# Task requirements:
Copy the items word for word, starting at the line that contains "Comparing the three" and continuing through the end of the items.
Begin Input for this task
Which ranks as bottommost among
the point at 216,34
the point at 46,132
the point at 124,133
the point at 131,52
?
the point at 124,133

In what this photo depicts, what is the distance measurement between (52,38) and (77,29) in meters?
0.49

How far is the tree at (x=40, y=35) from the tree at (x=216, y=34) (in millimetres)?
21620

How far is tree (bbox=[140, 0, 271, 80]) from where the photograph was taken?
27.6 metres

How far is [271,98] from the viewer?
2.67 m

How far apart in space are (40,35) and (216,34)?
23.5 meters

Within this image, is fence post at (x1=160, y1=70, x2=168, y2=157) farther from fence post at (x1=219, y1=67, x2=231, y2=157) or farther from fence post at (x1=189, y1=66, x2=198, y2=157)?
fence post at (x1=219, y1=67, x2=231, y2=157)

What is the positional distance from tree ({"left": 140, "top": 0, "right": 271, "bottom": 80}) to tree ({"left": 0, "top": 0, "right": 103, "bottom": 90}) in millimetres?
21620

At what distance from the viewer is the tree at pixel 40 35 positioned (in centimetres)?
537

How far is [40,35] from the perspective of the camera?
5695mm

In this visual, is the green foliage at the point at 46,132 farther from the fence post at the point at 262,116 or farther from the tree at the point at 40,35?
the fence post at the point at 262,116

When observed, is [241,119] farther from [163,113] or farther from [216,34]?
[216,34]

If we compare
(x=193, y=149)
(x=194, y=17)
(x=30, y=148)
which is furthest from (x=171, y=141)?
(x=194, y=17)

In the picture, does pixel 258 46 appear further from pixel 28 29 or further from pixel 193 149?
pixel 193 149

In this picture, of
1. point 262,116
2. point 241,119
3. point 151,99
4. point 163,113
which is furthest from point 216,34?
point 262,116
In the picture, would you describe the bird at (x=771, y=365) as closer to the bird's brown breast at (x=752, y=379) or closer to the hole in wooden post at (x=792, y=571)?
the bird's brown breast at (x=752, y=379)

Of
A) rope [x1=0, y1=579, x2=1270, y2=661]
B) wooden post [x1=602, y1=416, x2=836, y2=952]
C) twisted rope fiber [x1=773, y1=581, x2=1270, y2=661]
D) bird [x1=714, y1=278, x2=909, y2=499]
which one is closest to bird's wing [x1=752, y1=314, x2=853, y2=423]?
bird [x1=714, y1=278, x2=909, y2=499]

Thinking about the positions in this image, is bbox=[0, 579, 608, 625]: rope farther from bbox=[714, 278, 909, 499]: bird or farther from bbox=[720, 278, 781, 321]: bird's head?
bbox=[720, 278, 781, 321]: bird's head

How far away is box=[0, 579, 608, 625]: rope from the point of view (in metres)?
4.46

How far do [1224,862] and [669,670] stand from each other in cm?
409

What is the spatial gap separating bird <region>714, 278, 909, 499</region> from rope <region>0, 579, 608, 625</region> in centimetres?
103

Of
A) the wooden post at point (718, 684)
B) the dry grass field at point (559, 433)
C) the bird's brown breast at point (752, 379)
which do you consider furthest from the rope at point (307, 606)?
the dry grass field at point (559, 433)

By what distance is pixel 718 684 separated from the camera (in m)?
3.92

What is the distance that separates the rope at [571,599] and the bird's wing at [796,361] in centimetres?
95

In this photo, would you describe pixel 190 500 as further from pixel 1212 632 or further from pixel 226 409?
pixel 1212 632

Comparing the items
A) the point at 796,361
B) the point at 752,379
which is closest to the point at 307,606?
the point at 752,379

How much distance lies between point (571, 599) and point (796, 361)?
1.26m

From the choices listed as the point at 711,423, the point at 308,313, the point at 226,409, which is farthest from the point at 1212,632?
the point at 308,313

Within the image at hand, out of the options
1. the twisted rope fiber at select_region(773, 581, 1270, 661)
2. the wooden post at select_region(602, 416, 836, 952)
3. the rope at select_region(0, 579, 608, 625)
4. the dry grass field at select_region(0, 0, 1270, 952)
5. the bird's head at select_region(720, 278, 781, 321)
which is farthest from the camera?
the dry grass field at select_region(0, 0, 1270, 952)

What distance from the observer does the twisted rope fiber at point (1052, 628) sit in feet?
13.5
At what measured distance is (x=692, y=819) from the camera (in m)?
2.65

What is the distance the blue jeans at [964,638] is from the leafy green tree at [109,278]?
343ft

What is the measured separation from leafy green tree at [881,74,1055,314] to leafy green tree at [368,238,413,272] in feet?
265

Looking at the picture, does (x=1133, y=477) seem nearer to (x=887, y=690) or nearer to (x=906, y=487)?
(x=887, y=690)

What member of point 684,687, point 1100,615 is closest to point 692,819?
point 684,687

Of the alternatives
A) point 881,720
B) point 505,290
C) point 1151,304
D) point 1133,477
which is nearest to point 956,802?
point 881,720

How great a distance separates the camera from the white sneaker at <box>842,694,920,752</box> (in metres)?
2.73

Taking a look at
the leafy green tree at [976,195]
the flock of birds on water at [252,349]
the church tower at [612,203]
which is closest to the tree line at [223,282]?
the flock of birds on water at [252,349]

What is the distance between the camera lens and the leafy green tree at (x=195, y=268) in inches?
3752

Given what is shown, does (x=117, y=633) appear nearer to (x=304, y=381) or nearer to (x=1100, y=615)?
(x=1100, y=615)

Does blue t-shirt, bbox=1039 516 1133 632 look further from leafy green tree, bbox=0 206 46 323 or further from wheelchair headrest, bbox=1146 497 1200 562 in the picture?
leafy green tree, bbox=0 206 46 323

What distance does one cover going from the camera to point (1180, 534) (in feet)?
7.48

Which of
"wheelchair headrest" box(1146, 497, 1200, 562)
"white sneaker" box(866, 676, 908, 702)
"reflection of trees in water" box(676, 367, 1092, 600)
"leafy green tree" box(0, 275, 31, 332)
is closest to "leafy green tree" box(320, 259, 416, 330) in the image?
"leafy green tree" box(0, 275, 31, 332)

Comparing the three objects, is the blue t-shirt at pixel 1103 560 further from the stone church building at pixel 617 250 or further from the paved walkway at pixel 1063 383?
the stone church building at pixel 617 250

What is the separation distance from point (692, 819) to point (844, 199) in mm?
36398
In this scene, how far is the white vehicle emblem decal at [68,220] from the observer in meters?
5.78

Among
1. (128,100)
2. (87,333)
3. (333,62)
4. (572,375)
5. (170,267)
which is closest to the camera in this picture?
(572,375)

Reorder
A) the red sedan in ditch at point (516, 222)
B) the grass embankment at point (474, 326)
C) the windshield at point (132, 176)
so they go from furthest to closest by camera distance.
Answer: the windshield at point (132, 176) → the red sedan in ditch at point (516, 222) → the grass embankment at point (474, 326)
End Input for this task
# Answer to the problem:
Comparing the three objects, is the blue t-shirt at pixel 1103 560 further from the stone church building at pixel 617 250 or further from the paved walkway at pixel 1063 383?
the stone church building at pixel 617 250

What is the separation distance from point (692, 819) to point (844, 199) in mm?
36398
In this scene, how far is the white vehicle emblem decal at [68,220] from the observer in meters?
5.78

Among
1. (128,100)
2. (87,333)
3. (333,62)
4. (572,375)
5. (170,267)
which is closest to the camera in this picture?
(572,375)

Reorder
A) the red sedan in ditch at point (516, 222)
B) the grass embankment at point (474, 326)
C) the windshield at point (132, 176)
so they go from furthest to closest by camera distance.
Answer: the windshield at point (132, 176) → the red sedan in ditch at point (516, 222) → the grass embankment at point (474, 326)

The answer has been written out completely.